Par ailleurs, la situation s’était envenimée au début de l’année 2020 entre les États-Unis et la Chine lorsque le gouvernement américain voulait refuser les visas d’entrée de plusieurs responsables chinois et leurs familles. La Chine avait alors annoncé des représailles après les sanctions américaines, qui portaient « gravement atteinte aux relations sino-américaines » selon Pékin.
De plus, la récente prise de position des États-Unis qualifiant de « génocide » la répression menée contre les Ouighours, est porteuse d’espoir. Les propos de la première puissance mondiale ont un poids non négligeable et une influence particulièrement importante. Ainsi, il est possible qu’un effet « boule de neige » naisse par la suite et que plusieurs autres États se prononcent sur ce drame humanitaire.

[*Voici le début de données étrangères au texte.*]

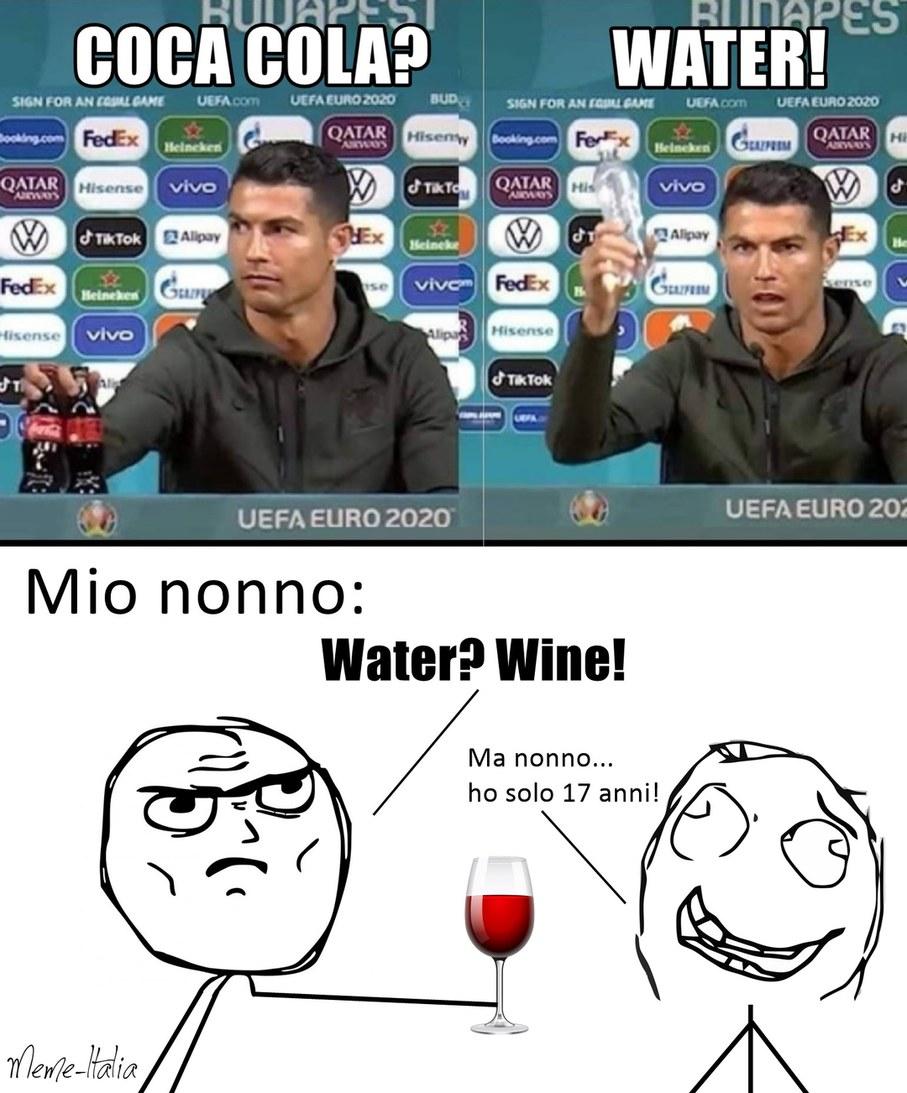 Ronaldo e la Coca cola - meme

D’un point de vue économique, il se peut que ces déclarations aient des impacts importants sur la Chine, qui risque beaucoup si les investisseurs décident de fuir pour ne pas être affiliés à un pays accusé de génocide. En effet, les États-Unis, avaient déjà fin 2020 décidé de bloquer l’importation de plusieurs produits fabriqués par le travail forcé des Ouïghours en Chine. Ce sont 28 organisations gouvernementales et commerciales chinoises qui avaient été placées sur une « liste noire des États-Unis » dès 2019.[1]

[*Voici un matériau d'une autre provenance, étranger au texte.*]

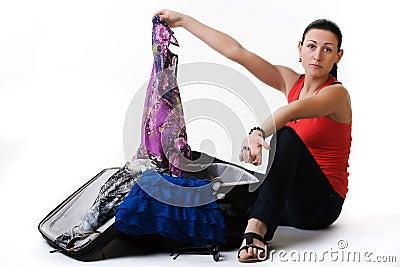 Giovane signora che prepara per un viaggio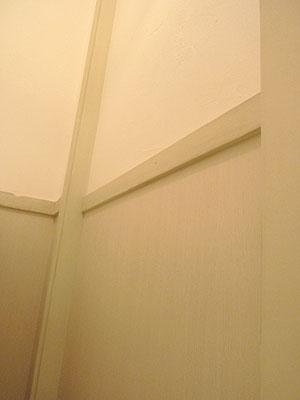 1Fトイレ壁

A l’heure actuelle, après plusieurs déclarations du nouveau gouvernement américain confirmant les mesures prises par l’administration Trump l’ambassade chinoise aux États-Unis a appelé l’État à « corriger les erreurs » commises au cours des dernières années.
Certains espèrent que les conséquences par rebond qui pourraient impacter l’État le contraindrait à ouvrir les camps de Ouighours, faute de pouvoir continuer à évoluer sur la scène internationale avec la pression des autres États sur Pékin…[1]

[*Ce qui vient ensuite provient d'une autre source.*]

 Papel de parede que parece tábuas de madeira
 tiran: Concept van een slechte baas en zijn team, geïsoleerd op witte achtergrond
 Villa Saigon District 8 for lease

« Se vêtir dans l’indignité et la maltraitance »
Ainsi résonnent les mots de Coralie Dubost, députée LREM.
« Quel est notre monde si on peut y perpétrer en toute impunité des crimes contre l’humanité ? Est-ce qu’on veut d’un monde où les multinationales utilisent les travailleurs forcés Ouïghours via les fournisseurs chinois ? » a dénoncé Raphaël Glucksmann.
En effet, les camps où sont entassés les Ouighours sont de réels camps de travaux forcés, rattachés à des unités de productions qui font « écran » à leur ressemblance aux centres carcéraux. Ces usines, installées partout en Chine, bénéficient aux plus grandes multinationales du monde occidental.
Non seulement complices de ce drame humanitaire, les produits manufacturés par ces usines profitent de tous les bénéfices que la mondialisation et libéralisation des échanges ont à offrir : allégements de taxes, aides publiques de certains États ainsi que marques et industries profitant de la commande publique, comme Alstom, Bombardien, BMW, Mercedes-Benz et tant d’autres. [1]
« La liste de la honte » est composée de 83 entreprises profitant de cette main d’œuvre. Pas moins de 80 000 Ouïghours auraient été exploités au sein de leurs usines entre 2017 et 2019.
Depuis des mois, les réseaux sociaux s’enflamment au sujet de la maltraitance des Ouighours : stories Instagram, tweets par milliers, carrés bleus pour montrer son soutien, listes circulant sur les marques à boycotter… Néanmoins, rares sont les marques qui ont osé répondre à cette colère mondiale.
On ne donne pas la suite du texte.